Presenting his Budget to the National Assembly, Mr Mboweni said that allowing the public sector wage bill to continue rising in line with recent trends was not sustainable.
He was referring to the recent past practices in which Public Servants scored above-inflation salary increases accounting for 41 per cent of Government revenue.
Mr Mboweni said the Government was phasing out performance bonuses and considering whether to amend or abolish some allowances or benefits.
The Minister foreshadowed doing away with annual cost-of-living adjustments until 2023-24, together with measures to reduce head counts, including early retirements and natural attrition, as well as freezing or abolishing non-critical posts.

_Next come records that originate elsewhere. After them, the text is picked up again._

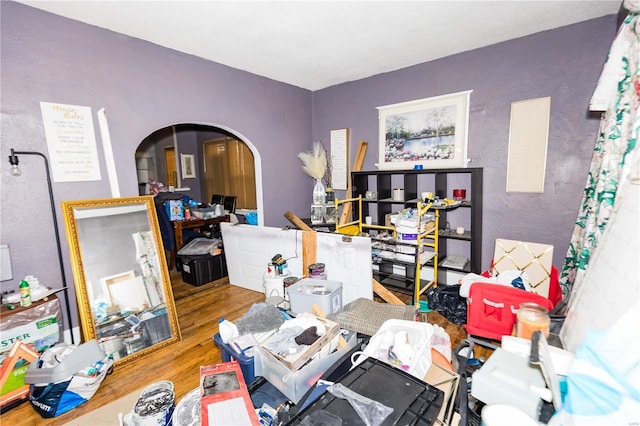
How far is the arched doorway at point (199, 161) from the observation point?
498cm

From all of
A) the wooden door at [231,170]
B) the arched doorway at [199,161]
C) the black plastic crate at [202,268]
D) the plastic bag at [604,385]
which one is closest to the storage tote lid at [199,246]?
the black plastic crate at [202,268]

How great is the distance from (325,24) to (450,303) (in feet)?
8.83

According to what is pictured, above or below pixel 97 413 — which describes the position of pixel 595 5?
above

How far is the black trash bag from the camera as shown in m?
2.51

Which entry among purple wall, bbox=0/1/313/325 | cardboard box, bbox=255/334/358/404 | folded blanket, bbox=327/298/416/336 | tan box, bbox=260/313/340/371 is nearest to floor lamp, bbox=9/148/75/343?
purple wall, bbox=0/1/313/325

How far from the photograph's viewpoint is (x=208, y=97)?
3076 mm

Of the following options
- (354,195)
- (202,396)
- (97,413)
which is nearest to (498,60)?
(354,195)

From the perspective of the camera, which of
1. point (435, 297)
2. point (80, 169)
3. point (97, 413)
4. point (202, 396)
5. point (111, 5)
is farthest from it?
point (435, 297)

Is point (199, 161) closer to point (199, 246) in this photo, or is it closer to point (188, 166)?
point (188, 166)

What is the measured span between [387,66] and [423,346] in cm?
312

It comes as unions are challenging the Government’s decision not to award the third stage of an agreed salary increase, citing lack of affordability.
This latest development is likely to heighten hostility between the Government and labour organisations such as Cosatu and the Public Servants Association.
The public sector wage bill stood at R550bn ($A47 billion) in 2017, shooting up to R623bn ($A53.3 billion) by 2019, the period characterised by above-inflation increases during the administration of former President, Jacob Zuma.